Tâches à réaliser ->
1) D'après l'extrait sur la cybersécurité, quelles identités non humaines sont devenues des points d'entrée courants pour les attaquants ?
2) Recopiez, dans l'extrait sur la cybersécurité, le passage qui commence par « Cette augmentation du » et se termine par « insiste Yassir Abousselham. ».
3) Résumez sous forme de liste le paragraphe de l'extrait sur la cybersécurité qui commence par « Les attaques via des tiers », en conservant ses faits principaux.

Texte extrait ->
>>>>>

Cette augmentation du nombre d'identités machine a déjà entraîné des investissements importants, non seulement dans les ressources humaines, mais aussi dans de nouvelles solutions et technologies capables de gérer les opérations à grande échelle sur les identités. « Il est nécessaire d'accélérer la manière dont nous intégrons, maintenons et gérons ces identités... Nous devons nous assurer que ces agents sont gouvernés, managés correctement, authentifiés et autorisés, et que nous pouvons les désactiver à la fin de leur cycle de vie », insiste Yassir Abousselham.
De plus, cette évolution ne se limite pas aux seuls agents d'IA. Selon Mandy Andress (Elastic), les entreprises ont redoublé d'efforts sur les fondamentaux face à la multiplication des détournements d'identités, notamment en ce qui concerne les configurations et les contrôles qui régissent l'accès, humain ou non. « Cela inclut la protection des identités non humaines, telles que les clés API, les jetons et les comptes de service, qui sont devenus des points d'entrée courants pour les attaquants », explique-t-elle.
6. L'importance croissante du risque lié aux tiers
Les attaques via des tiers ont pris une importance croissante tout au long de l'année 2025, à mesure que les organisations développaient leurs infrastructures technologiques et adoptaient davantage de plateformes SaaS, d'outils d'IA et d'intégrations automatisées. Évoquant les récentes failles de sécurité chez des fournisseurs de services majeurs comme Salesforce, Ravi Soin (Smartsheet) explique que ces incidents retentissants nous rappellent que les risques pour une organisation s'étendent bien au-delà de son propre périmètre. « Lorsque les entreprises dépendent de logiciels tiers, il devient d'autant plus crucial d'analyser en détail l'architecture de ces derniers et de veiller à ce qu'ils utilisent des technologies pour lesquelles la sécurité est une priorité absolue », affirme-t-il.

<<<<<

Lignes fournies ->
>>>>>

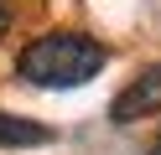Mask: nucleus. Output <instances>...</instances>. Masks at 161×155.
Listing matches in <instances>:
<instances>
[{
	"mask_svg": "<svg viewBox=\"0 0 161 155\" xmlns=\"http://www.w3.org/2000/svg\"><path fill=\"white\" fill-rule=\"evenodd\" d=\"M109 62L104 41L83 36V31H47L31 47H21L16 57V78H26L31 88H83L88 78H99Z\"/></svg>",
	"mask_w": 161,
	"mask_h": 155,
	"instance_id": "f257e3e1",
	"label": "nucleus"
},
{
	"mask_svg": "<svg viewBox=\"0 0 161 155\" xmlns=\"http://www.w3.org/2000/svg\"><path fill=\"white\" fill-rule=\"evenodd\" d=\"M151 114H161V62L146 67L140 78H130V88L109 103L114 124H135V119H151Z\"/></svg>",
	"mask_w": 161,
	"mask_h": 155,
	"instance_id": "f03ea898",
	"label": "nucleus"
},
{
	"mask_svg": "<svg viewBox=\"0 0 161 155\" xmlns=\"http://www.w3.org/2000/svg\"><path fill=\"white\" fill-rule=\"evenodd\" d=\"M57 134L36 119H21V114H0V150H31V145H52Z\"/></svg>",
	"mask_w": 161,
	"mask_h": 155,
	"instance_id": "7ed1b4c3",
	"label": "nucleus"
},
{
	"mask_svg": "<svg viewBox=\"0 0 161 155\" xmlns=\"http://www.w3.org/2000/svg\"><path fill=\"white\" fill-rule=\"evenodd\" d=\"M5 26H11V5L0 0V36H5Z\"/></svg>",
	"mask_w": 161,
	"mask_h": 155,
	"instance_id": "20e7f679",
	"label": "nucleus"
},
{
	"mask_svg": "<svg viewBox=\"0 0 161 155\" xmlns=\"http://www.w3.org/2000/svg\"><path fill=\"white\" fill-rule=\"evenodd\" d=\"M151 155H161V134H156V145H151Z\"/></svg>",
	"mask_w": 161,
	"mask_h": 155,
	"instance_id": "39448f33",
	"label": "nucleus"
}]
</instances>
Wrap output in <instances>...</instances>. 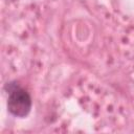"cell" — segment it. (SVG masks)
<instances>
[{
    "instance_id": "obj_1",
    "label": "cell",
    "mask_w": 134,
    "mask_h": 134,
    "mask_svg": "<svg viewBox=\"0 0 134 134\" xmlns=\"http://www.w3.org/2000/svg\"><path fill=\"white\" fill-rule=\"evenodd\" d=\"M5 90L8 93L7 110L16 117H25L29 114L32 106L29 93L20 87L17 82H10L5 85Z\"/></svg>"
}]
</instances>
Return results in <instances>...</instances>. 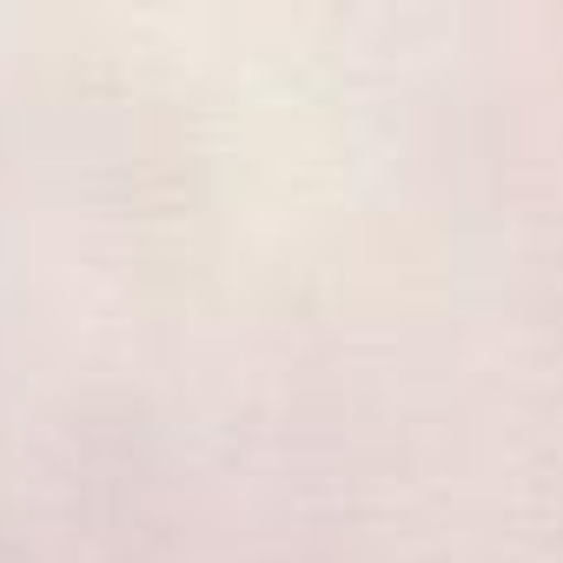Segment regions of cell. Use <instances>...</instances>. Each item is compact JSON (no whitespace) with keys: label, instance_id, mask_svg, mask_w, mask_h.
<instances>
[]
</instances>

<<<<<
>>>>>

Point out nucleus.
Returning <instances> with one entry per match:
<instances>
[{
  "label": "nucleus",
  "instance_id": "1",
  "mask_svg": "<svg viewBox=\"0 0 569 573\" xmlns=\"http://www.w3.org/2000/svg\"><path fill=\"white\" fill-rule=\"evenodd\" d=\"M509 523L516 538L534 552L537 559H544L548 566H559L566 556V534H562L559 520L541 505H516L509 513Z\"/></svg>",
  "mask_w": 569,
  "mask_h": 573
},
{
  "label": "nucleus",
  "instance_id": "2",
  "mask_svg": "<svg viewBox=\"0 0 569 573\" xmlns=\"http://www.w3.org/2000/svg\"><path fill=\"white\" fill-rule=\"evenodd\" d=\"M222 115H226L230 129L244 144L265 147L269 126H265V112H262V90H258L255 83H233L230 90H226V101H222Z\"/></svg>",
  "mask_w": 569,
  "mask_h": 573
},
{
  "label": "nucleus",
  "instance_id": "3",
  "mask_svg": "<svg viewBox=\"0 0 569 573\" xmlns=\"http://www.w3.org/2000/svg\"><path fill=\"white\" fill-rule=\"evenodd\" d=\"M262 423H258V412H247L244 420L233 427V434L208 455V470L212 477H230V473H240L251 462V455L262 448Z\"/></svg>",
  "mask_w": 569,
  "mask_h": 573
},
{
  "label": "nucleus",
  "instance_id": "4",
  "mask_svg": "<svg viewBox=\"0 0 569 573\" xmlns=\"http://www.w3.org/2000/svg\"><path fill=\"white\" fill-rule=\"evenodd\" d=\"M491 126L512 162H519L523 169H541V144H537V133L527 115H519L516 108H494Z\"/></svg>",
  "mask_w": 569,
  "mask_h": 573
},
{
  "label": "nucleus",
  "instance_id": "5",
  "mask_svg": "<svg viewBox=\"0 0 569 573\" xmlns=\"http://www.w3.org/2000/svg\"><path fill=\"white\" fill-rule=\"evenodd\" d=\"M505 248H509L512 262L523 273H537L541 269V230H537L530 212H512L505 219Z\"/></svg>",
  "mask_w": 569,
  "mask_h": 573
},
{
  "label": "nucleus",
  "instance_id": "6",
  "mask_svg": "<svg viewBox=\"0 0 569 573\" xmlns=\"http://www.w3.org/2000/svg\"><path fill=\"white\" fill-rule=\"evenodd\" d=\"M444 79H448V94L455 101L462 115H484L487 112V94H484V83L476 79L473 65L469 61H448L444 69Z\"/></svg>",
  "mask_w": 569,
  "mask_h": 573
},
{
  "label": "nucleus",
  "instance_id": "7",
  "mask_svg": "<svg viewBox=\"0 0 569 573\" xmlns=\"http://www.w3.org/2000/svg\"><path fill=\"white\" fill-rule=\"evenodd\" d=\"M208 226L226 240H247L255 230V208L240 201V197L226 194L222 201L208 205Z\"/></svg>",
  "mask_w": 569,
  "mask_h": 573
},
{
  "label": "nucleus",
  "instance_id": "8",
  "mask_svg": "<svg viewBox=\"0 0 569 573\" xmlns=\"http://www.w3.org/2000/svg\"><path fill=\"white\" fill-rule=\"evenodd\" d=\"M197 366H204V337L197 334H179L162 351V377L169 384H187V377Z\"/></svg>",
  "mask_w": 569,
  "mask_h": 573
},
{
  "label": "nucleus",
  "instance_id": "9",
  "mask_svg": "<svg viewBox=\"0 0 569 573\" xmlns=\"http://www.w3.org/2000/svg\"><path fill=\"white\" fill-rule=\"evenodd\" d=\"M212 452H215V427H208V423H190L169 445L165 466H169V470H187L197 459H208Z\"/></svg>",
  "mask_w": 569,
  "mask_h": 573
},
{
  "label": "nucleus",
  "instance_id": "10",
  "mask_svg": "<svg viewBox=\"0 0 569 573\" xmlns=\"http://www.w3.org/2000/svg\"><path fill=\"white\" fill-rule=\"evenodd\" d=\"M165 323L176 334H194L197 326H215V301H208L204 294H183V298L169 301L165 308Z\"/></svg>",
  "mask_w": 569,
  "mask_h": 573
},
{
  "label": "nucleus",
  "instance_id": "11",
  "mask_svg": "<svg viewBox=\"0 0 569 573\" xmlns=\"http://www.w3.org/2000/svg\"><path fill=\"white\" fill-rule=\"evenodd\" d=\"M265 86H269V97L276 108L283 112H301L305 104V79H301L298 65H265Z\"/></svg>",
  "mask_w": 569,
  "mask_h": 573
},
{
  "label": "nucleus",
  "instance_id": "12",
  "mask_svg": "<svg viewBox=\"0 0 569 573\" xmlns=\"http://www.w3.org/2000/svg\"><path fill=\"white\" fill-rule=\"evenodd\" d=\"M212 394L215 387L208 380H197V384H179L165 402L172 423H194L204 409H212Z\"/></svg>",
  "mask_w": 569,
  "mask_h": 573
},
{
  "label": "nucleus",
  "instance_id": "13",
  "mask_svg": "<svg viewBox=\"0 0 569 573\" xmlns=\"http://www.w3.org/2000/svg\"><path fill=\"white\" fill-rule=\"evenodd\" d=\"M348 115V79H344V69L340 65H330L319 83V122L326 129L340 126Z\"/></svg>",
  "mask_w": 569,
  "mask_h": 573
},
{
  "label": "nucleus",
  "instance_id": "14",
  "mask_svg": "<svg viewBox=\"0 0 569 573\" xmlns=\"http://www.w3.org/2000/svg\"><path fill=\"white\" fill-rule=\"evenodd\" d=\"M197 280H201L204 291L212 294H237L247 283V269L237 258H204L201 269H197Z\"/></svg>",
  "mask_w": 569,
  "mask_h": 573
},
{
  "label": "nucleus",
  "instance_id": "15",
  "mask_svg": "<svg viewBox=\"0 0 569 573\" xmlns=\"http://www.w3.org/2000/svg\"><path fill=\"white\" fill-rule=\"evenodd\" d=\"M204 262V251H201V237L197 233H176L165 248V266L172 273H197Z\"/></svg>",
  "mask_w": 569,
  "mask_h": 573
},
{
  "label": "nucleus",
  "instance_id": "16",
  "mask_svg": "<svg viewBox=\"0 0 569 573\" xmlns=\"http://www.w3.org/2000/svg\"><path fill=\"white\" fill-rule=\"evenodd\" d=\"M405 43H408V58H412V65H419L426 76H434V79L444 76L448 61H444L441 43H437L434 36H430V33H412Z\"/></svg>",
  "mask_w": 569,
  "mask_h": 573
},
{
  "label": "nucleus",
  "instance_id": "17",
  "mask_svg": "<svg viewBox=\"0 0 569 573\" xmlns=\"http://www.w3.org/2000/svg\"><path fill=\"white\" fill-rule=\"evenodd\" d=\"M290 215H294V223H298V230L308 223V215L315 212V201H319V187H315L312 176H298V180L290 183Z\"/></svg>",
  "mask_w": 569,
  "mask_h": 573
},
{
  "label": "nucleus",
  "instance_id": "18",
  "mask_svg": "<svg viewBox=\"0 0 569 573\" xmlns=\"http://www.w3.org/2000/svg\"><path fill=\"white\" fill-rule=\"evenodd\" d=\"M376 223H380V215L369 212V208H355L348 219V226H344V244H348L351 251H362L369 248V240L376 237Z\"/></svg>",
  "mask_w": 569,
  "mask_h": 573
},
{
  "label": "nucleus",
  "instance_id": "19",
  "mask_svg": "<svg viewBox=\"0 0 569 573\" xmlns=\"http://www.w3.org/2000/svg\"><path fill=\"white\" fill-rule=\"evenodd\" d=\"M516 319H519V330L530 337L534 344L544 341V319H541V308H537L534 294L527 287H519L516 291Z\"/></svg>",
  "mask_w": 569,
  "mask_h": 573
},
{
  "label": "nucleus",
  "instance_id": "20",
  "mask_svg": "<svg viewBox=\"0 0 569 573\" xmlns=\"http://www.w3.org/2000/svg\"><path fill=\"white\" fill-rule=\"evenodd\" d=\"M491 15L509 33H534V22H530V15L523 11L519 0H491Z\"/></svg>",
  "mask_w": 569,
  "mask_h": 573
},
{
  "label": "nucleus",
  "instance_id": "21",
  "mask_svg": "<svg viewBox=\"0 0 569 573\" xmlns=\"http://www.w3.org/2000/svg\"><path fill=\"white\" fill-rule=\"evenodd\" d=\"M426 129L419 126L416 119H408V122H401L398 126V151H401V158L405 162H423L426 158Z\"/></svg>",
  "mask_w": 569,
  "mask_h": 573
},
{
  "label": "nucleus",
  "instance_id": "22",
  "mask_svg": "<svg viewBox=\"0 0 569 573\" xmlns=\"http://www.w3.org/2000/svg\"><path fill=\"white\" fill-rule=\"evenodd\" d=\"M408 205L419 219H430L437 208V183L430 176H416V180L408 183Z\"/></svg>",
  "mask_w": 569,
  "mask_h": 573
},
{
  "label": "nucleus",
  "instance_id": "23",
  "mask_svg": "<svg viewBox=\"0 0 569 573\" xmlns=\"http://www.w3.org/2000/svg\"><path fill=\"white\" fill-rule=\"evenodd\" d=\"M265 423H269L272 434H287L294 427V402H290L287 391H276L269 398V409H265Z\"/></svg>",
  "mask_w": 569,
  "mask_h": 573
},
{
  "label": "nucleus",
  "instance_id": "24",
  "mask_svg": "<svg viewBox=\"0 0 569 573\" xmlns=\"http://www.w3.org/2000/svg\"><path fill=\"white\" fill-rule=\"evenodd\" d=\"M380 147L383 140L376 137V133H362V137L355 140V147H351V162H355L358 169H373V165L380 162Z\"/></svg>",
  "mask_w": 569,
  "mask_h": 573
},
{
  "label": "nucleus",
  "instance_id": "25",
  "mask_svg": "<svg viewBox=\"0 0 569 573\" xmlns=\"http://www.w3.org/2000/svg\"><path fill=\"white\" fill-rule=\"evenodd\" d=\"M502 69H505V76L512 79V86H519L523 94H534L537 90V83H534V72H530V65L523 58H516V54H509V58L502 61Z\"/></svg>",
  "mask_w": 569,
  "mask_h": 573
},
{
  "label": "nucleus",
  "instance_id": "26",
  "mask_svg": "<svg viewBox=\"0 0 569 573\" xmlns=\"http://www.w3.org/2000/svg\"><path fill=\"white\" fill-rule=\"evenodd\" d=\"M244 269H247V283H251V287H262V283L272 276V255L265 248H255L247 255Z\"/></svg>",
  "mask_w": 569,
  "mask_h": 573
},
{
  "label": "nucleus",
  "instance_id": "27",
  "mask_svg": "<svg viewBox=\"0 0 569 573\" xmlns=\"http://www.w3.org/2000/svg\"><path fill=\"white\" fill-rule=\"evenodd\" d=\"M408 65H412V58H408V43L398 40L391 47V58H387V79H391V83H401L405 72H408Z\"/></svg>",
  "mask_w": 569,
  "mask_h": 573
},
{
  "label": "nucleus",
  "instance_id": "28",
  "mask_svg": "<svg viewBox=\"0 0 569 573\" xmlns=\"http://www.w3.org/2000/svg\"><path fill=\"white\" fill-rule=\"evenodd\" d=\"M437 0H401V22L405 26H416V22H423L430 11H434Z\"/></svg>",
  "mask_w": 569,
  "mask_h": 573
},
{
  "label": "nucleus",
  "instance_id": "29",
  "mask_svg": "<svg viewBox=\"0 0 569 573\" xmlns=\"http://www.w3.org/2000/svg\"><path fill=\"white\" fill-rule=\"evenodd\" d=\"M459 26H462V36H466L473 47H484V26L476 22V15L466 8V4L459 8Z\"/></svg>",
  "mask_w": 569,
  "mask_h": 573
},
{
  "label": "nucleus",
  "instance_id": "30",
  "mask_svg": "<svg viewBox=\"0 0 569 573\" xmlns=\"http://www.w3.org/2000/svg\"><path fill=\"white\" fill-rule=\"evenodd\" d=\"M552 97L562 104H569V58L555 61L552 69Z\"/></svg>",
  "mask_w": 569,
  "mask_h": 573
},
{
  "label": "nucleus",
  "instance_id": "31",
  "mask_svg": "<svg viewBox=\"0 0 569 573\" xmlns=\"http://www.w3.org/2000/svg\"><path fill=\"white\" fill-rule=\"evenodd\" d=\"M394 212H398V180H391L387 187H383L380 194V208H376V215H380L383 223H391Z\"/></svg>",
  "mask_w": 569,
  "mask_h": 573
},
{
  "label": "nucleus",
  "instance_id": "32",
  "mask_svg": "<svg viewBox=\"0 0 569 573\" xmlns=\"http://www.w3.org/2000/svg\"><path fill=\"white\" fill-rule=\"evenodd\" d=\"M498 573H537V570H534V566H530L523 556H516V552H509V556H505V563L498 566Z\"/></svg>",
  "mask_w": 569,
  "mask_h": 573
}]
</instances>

<<<<<

Liste des réponses ->
1) Les clés API, les jetons et les comptes de service.

2)
Cette augmentation du nombre d'identités machine a déjà entraîné des investissements importants, non seulement dans les ressources humaines, mais aussi dans de nouvelles solutions et technologies capables de gérer les opérations à grande échelle sur les identités. « Il est nécessaire d'accélérer la manière dont nous intégrons, maintenons et gérons ces identités... Nous devons nous assurer que ces agents sont gouvernés, managés correctement, authentifiés et autorisés, et que nous pouvons les désactiver à la fin de leur cycle de vie », insiste Yassir Abousselham.

3)
- Les attaques via des tiers ont pris une importance croissante tout au long de 2025.
- Les organisations ont développé leurs infrastructures technologiques et adopté davantage de plateformes SaaS, d'outils d'IA et d'intégrations automatisées.
- Selon Ravi Soin (Smartsheet), les récentes failles chez de grands fournisseurs comme Salesforce montrent que les risques dépassent le propre périmètre d'une organisation.
- Quand une entreprise dépend de logiciels tiers, elle doit analyser leur architecture en détail et vérifier qu'ils reposent sur des technologies où la sécurité est une priorité absolue.